DC’s racefail, featuring Cass Cain
It probably doesn’t come as a surprise for anyone reading this that I love Cassandra Cain. I love her a lot! My heart grows five sizes when I read her comics. Sometimes during the day I’ll randomly start thinking about Cass and then almost tear up that she isn’t regularly in anything anymore, that’s how much I love Cass.
The simplest way to explain why Cass is one of my favorite comic book characters sounds incredibly superficial—she looks like me. But how often does an Asian girl get an Asian girl vigilante to look up to? Cass is incredibly important to me not only because I can relate to her struggle to find self-worth and identity and a cause worth fighting for, but also because she’s a positive role model who isn’t white.

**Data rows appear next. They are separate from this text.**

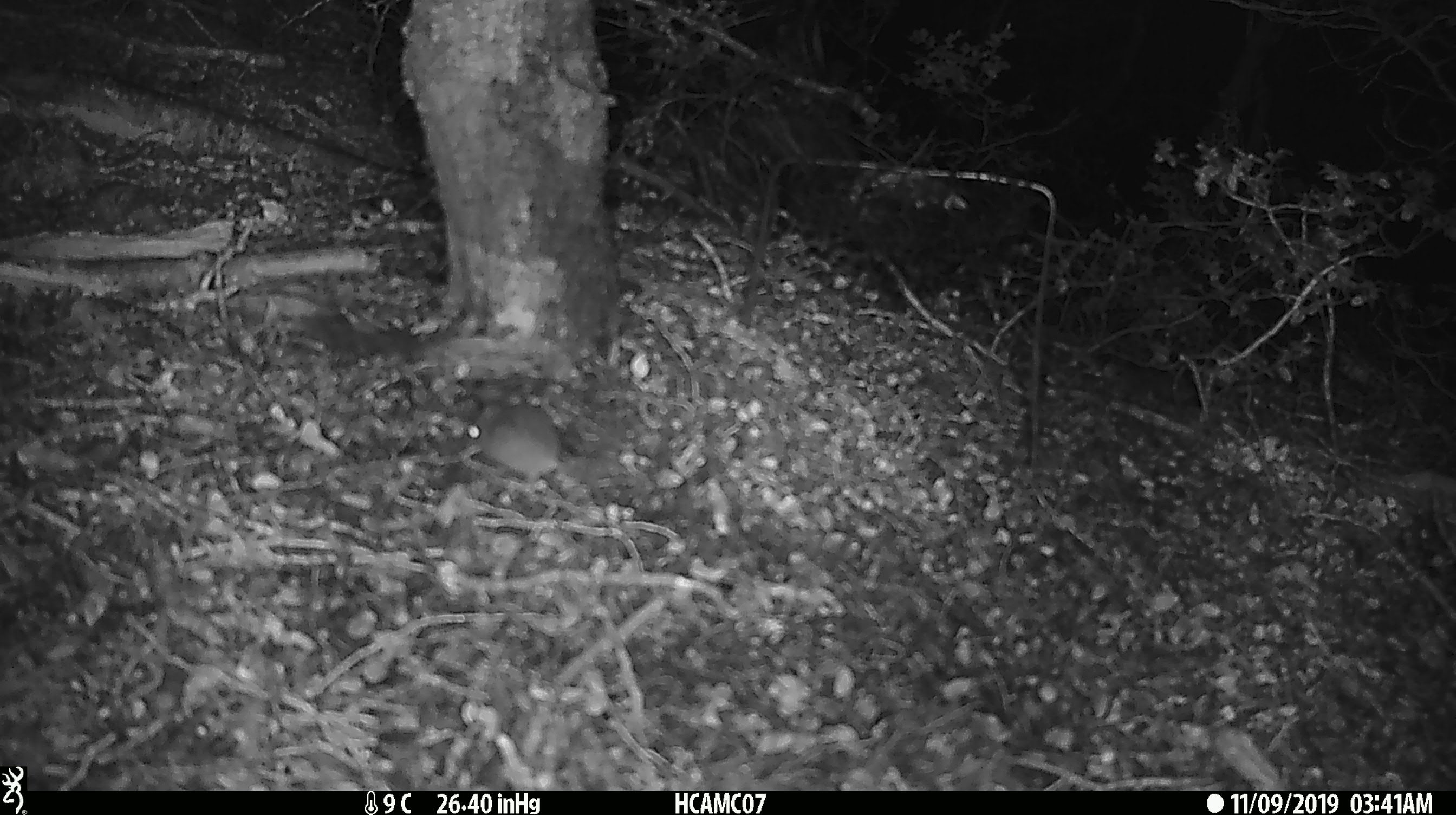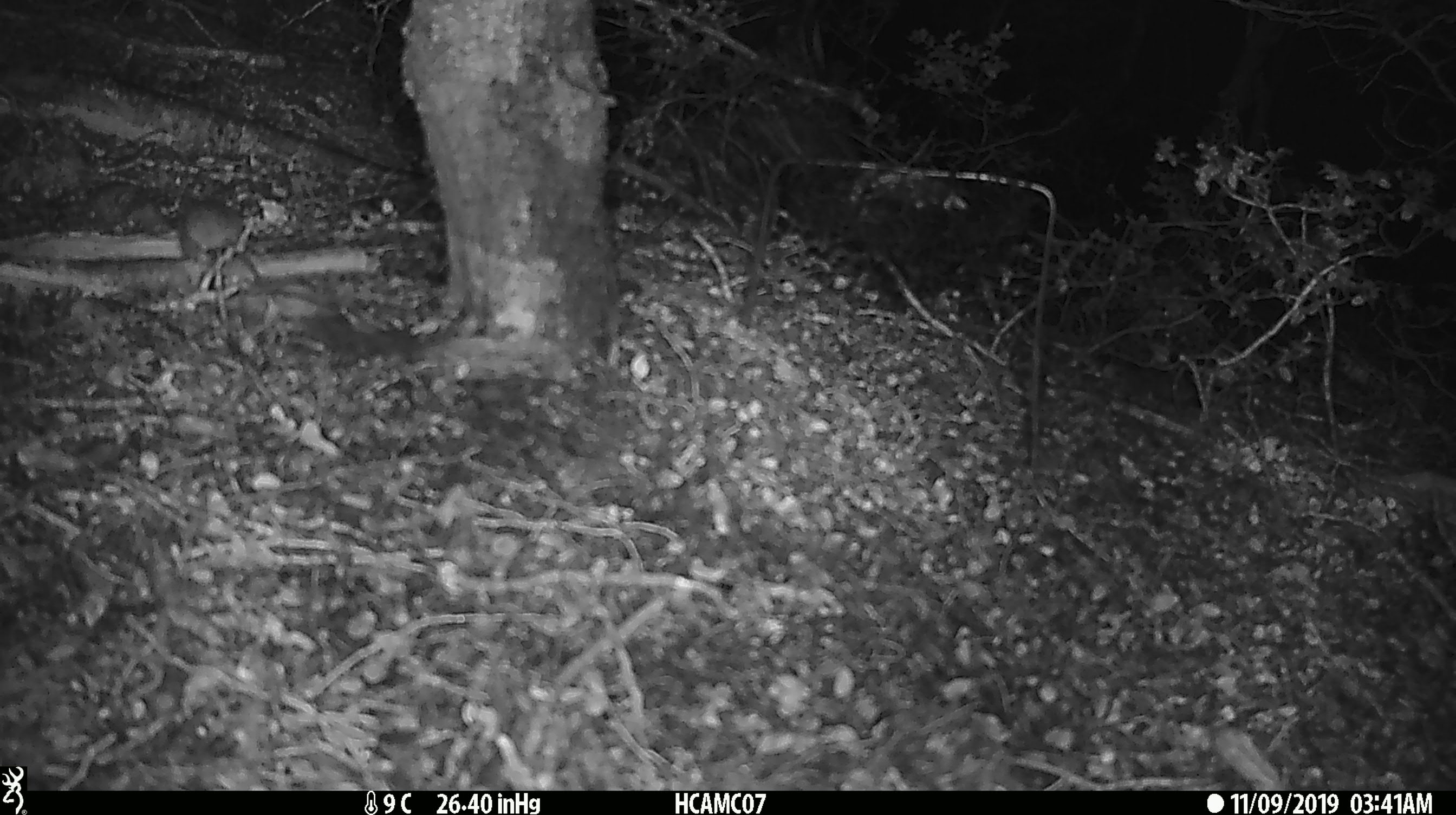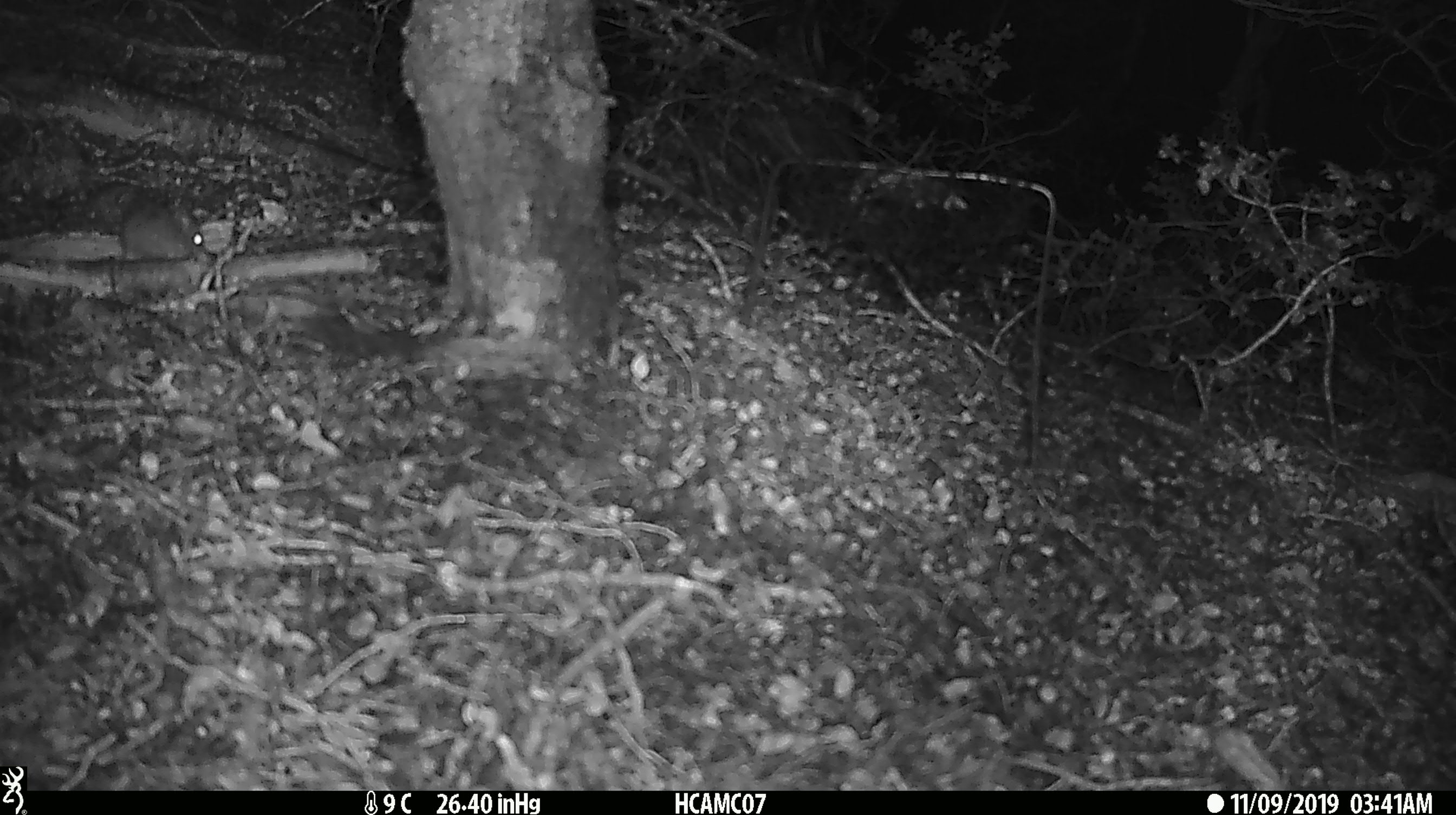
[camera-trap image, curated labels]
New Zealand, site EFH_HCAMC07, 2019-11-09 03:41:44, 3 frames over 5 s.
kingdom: Animalia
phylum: Chordata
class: Mammalia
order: Rodentia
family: Muridae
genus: Mus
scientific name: Mus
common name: mouse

But there’s no denying that, as a character, Cass is problematic. Despite being one of the most prominent Asian characters in DC comics, she is also one of the most prominent examples of exotification and otherization (oh shit is that a word? I have no idea) of Asian characters in the media as well.
The thing is that Cass has no connection at all to any real or even made-up Asian culture. She was raised entirely by her father, who, first of all, is white, and who did not make any effort to instill any sort of cultural values in her at all in the pursuit of perfecting Cass’ understanding of physicality. Her mother, even if she had had any contact with her in her developmental years, is still only an amalgamation of stereotypical, pseudo-Asian traits from some indeterminate village somewhere in the monolith that is Asia.
Yet consistently throughout her comics canon, Cass’ Asian-ness is emphasized both in art and in dialogue. She’s drawn with black hair and slanting eyes, minor civilian characters ask her about her heritage, and, most recently, she seems to have become the Batman of Hong Kong despite not having any ties to the area or the ability to speak Cantonese—we can only assume that she is Batman’s “far east agent” (BARF) solely on merit of her being some sort of Asian.
The other facet of Cass’ background that DC seems unable to let go of is her abnormal upbringing. That’s totally understandable—Cass’ speechless childhood is something that fundamentally defines her character, her struggle, her motivations, and her loyalty to the bat symbol.
But think about it this way: Cass is “the other”. She’s totally different, totally strange, and this is because of the way she was raised. But, as DC doesn’t want you to forget, Cass is also Asian. By repeatedly emphasizing how different Cass is because of her upbringing, and simultaneously repeatedly emphasizing her ethnicity, DC inextricably links this quality of “otherness” with Cass’ Asian-ness. And with Cass being DC’s most visible Asian character, all that this does is imply that Asian people must be different simply because they are Asian.
So what has DC done? DC has created a wonderful and complex Asian role model, albeit with no real Asian cultural heritage, and yet they’ve still managed to make her the “other”.
And that’s what I find a little ridiculous. On one hand, it would be silly to assume that all Asian characters must have strong ties to their cultures in order to be good characters. On the other hand, it’s insulting that DC wouldn’t bother to spend any time researching real Asian cultures, instead opting to create an Asian character who could be just as alluringly “exotic” on the basis of an upbringing completely divorced from any ethnic cultural heritage.
So, after all that babbling what am I asking for?
I’m asking for a respectful, well-researched representation of an Asian character who is aware of and who is active in their cultural traditions without being completely defined by them.
I’m asking for an Asian character who grows up entirely devoid of any knowledge of Asian cultures, and as thus must face the ignorance and assumptions of other people despite being basically American.
I’m asking for an Asian character who isn’t automatically deemed the “other” just because they are Asian.
I’m asking for Asian characters!! Cass’ particular situation wouldn’t bother me as much if there were a more diverse representation of Asians in comics. As it is, though, with Cass as one of the most prominent Asian characters in the DCU, her existence only serves to reinforce the notion that Asians are, by default, exotic and foreign, regardless of cultural heritage.